Terra’s Take: This Week in Baseball History (July 20th to July 26th)
Baseball is America’s pastime and with that, a rich history full of record breaking performances and appearances. While it is well and good to take interest in the players of today, let us not forget the players of yesteryear who served as role models for today’s All Stars. These are some of the intriguing facts you may not have known;
– (1944) St. Louis Browns pitcher Nels Potter becomes the first pitcher to be suspended for throwing an illegal pitch. Potter is suspended for ten games after he threw a spitball which was outlawed by the Joints Rule Committee twenty years earlier along with the shineball and the emeryball.
– (1976) Hank Aaron hits his last career home run. The current major league record holder goes deep off of Angels’ pitcher Dick Drago to help the Brewers win 6-2. The 755th home run, would remain the record until the Barry Bonds hits number 756 in 2007. *In what would have been a cool piece of history, the father of Mike Bacsik Jr. who gave up Bonds’ 756th home run, is one of the few pitchers who faced Aaron when he was at 755. Mike Bacsik Jr, joked that if his dad was a little worse than they could have both been in the record book for the same feat.

_RECORDED INFORMATION_

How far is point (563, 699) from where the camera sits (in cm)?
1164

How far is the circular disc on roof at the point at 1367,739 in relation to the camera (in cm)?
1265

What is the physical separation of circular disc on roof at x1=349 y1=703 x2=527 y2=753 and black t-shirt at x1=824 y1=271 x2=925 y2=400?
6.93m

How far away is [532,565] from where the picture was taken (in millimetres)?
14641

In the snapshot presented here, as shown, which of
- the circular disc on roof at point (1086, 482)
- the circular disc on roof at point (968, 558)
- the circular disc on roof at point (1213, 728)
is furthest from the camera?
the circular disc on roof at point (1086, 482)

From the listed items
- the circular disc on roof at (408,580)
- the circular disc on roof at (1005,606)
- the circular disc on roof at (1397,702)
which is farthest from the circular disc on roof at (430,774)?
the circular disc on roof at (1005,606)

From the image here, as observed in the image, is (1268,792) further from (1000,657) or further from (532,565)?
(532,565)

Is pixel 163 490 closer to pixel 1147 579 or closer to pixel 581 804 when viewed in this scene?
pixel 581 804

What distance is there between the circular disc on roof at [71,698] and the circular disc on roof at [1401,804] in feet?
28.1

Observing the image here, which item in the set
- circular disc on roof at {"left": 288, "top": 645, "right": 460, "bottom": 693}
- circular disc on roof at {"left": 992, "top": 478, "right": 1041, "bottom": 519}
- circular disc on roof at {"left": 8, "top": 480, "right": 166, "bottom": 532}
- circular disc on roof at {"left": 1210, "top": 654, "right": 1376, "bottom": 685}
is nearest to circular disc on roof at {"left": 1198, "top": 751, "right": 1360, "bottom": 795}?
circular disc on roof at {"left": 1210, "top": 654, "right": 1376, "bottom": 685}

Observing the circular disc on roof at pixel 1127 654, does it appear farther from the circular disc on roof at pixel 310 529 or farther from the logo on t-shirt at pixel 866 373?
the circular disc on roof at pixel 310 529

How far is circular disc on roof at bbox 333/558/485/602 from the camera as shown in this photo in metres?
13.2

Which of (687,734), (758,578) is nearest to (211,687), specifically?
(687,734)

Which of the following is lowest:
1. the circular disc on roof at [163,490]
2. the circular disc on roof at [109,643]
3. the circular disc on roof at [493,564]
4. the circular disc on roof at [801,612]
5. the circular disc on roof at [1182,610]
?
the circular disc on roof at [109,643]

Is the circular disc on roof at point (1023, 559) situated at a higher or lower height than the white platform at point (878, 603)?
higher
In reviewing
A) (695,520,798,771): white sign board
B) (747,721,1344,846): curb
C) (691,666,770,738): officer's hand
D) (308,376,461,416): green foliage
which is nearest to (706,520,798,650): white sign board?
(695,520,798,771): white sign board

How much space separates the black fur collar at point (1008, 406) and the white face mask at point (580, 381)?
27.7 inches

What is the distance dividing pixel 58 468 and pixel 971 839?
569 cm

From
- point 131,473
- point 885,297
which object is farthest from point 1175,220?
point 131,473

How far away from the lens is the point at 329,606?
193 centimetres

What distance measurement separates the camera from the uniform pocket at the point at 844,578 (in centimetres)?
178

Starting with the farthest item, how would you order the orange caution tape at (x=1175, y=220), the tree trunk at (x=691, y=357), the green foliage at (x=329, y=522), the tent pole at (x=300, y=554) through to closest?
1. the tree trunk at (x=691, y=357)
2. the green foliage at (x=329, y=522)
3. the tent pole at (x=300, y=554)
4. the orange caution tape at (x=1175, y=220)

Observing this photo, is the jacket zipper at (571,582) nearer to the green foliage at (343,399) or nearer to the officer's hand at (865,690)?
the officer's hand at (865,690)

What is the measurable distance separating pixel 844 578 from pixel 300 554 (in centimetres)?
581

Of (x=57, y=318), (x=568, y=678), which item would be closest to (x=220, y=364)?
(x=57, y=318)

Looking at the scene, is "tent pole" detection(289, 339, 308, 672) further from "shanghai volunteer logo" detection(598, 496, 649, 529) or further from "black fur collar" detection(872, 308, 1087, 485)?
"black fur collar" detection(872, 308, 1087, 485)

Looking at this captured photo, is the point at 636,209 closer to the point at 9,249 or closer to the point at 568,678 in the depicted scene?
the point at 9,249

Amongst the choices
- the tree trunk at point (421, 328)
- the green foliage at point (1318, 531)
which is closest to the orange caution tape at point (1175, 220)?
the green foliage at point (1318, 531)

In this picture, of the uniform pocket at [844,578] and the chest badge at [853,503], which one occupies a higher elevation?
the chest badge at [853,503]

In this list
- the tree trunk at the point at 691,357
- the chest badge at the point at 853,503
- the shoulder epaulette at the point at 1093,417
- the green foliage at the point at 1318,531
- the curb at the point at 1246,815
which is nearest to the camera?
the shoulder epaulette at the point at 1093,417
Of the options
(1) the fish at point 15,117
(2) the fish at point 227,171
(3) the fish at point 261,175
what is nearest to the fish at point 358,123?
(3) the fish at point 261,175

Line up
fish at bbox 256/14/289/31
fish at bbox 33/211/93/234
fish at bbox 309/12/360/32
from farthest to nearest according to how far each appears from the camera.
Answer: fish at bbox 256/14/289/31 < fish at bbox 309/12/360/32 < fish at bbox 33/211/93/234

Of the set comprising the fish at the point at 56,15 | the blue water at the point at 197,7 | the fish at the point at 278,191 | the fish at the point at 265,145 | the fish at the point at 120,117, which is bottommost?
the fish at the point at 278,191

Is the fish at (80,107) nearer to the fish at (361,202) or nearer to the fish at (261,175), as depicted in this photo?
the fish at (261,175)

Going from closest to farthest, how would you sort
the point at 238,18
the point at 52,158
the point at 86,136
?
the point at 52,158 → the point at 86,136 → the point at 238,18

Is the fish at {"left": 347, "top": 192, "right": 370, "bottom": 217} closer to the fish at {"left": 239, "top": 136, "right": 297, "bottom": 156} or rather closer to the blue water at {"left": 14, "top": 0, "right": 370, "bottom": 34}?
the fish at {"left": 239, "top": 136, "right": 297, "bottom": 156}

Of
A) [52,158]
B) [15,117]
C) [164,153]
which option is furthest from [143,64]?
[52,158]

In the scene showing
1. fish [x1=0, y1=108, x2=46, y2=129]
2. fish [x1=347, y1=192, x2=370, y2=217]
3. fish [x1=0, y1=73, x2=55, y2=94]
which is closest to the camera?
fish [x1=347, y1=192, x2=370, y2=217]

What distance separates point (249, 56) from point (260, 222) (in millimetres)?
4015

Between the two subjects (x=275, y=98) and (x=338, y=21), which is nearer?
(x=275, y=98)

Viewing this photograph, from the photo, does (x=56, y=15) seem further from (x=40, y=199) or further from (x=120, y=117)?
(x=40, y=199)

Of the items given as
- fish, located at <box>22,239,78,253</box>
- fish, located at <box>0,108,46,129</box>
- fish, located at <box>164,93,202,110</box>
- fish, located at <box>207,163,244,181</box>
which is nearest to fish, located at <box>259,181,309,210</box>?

_TASK DIRECTIONS_
Print the part of the baseball history piece that begins at the words "Terra’s Take: This" and stops after "and the emeryball.". The lines above stand apart from the baseball history piece.

_WRITTEN RESPONSE_
Terra’s Take: This Week in Baseball History (July 20th to July 26th)
Baseball is America’s pastime and with that, a rich history full of record breaking performances and appearances. While it is well and good to take interest in the players of today, let us not forget the players of yesteryear who served as role models for today’s All Stars. These are some of the intriguing facts you may not have known;
– (1944) St. Louis Browns pitcher Nels Potter becomes the first pitcher to be suspended for throwing an illegal pitch. Potter is suspended for ten games after he threw a spitball which was outlawed by the Joints Rule Committee twenty years earlier along with the shineball and the emeryball.